This piece was written in 2009.
When I read this book I could see nothing in it but the idea that you have been given this gift of life and you have to do the right thing by it. That to give up on finding love and happiness is to scorn this gift.
And yet…maybe the very opposite is true. Maybe what I should have seen is the idea that you should stay where you are, that the miserable life you know is better than the unknown dangers of the happiness and love you could choose to seek.
And yet…maybe it is simply thus: the best whodunnit ever.
There is a sex scene. Even though I’ve read the book twice, I forgot this until rereading it a third time today:
I got back into my own bed. The point is that you raise your hand if you can see someone else with red hair. Serafin raises her hand. Summerchild raises his violin. I raise my trombone. I begin to play with great pleasure. The secret, I discover, is in the long, regular strokes of the slide. I laugh as I play – it’s so easy and so delightful. The sunlight flashes on the bell of the instrument. It swells in the lovely warmth, and pulses, and melts, and all the sweetness of the world comes bursting out…
I am wide awake as I get out of bed this time, and the appallingly cosy warm wetness around my shrinking genitals turns soberly chill as the night air strikes it. I look very levelly at myself in the bathroom mirror as I wait for the water to run warm, and the same old face I went to bed with looks levelly back at me. My beard is trim and grey again, not wild and red. I think we are both shocked and surprised, my face and I. This hasn’t happened to us for a number of years. What’s going on? The great muddle of the world, the great muddle of the past, is reaching out for us, reaching into us, and we don’t like it.
My face has stopped looking at me, though, I realise. I think it’s thinking about something else. About how insidious, how overpowering, how irresistible that forgotten sweetness for one moment was.

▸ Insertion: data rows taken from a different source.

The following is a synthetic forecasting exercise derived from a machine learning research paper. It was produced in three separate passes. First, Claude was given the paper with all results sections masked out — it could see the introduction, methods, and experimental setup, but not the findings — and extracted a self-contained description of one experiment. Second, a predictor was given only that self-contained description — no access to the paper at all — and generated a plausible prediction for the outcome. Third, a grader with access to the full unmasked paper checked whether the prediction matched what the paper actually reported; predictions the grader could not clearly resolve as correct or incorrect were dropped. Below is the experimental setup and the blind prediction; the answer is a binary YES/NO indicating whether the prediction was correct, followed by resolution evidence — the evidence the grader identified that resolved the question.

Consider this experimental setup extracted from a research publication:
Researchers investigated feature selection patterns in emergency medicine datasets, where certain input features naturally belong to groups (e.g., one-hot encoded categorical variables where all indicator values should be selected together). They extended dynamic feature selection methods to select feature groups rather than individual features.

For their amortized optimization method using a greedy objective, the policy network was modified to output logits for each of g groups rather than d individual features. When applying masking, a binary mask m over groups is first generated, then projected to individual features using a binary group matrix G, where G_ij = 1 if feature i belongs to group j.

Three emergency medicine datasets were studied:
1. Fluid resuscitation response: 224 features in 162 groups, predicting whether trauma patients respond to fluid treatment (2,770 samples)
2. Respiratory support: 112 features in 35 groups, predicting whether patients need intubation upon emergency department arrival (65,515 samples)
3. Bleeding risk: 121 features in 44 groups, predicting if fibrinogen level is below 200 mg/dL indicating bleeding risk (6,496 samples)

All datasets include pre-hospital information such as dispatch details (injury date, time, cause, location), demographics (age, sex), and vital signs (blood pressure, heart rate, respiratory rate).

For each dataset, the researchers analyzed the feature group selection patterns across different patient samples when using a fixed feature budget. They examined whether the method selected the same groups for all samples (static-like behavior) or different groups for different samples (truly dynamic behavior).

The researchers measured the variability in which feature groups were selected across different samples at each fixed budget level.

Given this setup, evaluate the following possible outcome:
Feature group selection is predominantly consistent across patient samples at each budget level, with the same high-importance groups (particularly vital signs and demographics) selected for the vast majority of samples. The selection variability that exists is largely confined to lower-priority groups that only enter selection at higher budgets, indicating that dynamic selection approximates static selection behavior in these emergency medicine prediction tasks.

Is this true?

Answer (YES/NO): NO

Generally I’m pleased that Frayn has so much to say that he can leave the sex altogether for the many writers who face the daunting task of empty pages and not nearly enough to put on them. Yet I read this and think even sex is something he could make better than it is.
Having thought about this book for months, and reread it several times against my own principles, I fail to see an adequate way of reviewing it.
I have this strong sense it is an important book that everybody in the world should read. Perhaps the bottom line is that if you are miserable and wish to stay where you are, it will comfort you. It won’t make you feel less miserable, but it will make you feel like you are better off than the crazy people. If you are miserable and believe that you should seek love and happiness, it will make you see with clarity and certainty that anything is worth that.
And if perchance you are one of those lucky people who is quite content with his lot, you will nonetheless be delighted by a charming and amusing account of human nature.
I have this strong sense that the world would be a better place if everybody read this book. But maybe I have to feel like that, having given up one life in search of another. Mostly I believe in the optimism I took from it. But there are days when I sit and wonder, Jesus, Michael Frayn, what the fuck have you done to me?
On those days I want to reword the definition of happiness as put forward by Summerchild as he and Serafin set upon an investigation into the nature of happiness. Eventually it becomes simple and clear to them. Summerchild says:
I should say that happiness is being where one is and not wanting to be anywhere else.
Yes. To be sure. If you are happy that is so clearly true. And yet….there are these days where I wonder if it is enough to say happiness is not being where you don’t want to be? Would that do instead?